The small Pycnopodia are in the 5-10cm range, about 2 to 4 inches across. Noting the size is important because small sea stars indicates young animals, and a lot of young sea stars could mean numbers are rebounding after the disease. Smith said when the wasting disease was moving through Southeast waters around 2017, the effect was striking.

“The whole dive team saw the wasting disease throughout the area,” he said. “Imagine a sea star melting into jelly. We’d see the wasting, and the remnants of wasted sea stars. It affected a number of species, but Pycno seemed to be the most-hard hit.”

The impact of the wasting disease was less dramatic in northern Southeast waters.

“There were very few left in southern Southeast but still quite a few in northern Southeast, in the Juneau area,” he said. “Since then, in southern Southeast, we’re seeing very small Pycnopodia. It seems like they’re starting to recover, and in the northern part they didn’t really get it or not as badly. We had the much more classical size structure – we’re still seeing a lot of very large ones and at higher densities.”

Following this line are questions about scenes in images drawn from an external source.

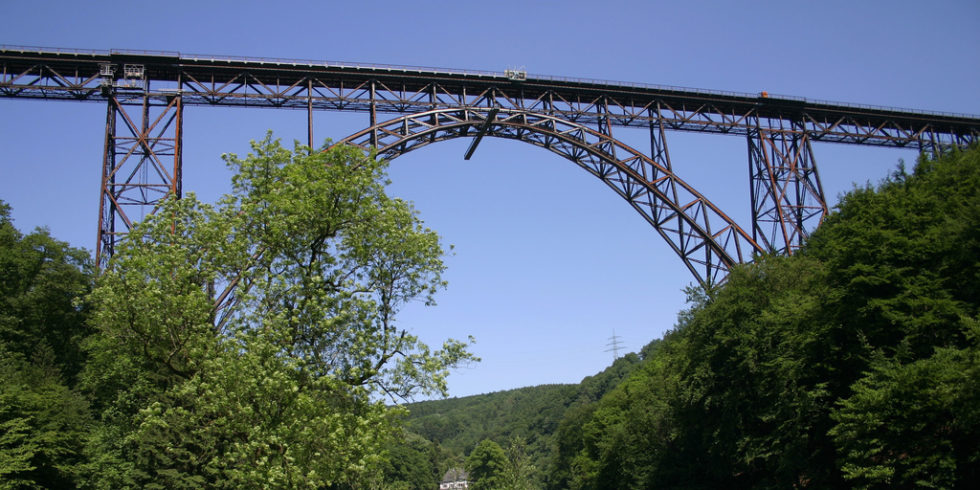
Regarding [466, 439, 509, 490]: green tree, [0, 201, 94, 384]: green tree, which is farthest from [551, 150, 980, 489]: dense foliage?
Result: [466, 439, 509, 490]: green tree

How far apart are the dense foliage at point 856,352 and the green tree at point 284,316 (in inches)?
583

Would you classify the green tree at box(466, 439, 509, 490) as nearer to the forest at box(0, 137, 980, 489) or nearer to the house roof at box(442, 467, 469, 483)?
the house roof at box(442, 467, 469, 483)

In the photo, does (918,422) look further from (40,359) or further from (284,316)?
(40,359)

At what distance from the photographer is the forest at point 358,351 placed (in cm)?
1409

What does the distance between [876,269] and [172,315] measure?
22.5 m

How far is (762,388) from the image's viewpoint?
1174 inches

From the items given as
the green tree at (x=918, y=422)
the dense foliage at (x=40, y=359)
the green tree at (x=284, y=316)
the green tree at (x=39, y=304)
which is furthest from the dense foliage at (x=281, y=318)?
the green tree at (x=39, y=304)

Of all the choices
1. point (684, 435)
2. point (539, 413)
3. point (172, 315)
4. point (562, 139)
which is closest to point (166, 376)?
point (172, 315)

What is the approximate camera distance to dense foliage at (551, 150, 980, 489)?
20.8 metres

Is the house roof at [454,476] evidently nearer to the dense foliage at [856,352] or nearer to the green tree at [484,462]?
the green tree at [484,462]

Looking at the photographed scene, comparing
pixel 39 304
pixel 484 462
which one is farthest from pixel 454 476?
pixel 39 304

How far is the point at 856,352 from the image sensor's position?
25.2 meters

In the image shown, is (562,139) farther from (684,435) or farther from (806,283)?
(684,435)

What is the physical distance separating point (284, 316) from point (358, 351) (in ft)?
5.66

At this same time, the dive team is also seeing a large increase in numbers of sea cucumbers, which could be linked to the Pycnopodia die-off. “Pycnopodia is a sea cucumber predator, and in areas where there was a big die-off we’re seeing a big spike in the number of individuals, the highest abundance in the history of surveys in many areas.

“What’s going to be very interesting, over the next six or so years, is if we see those numbers drop back down and stabilize, as the Pycno come back,” Smith said.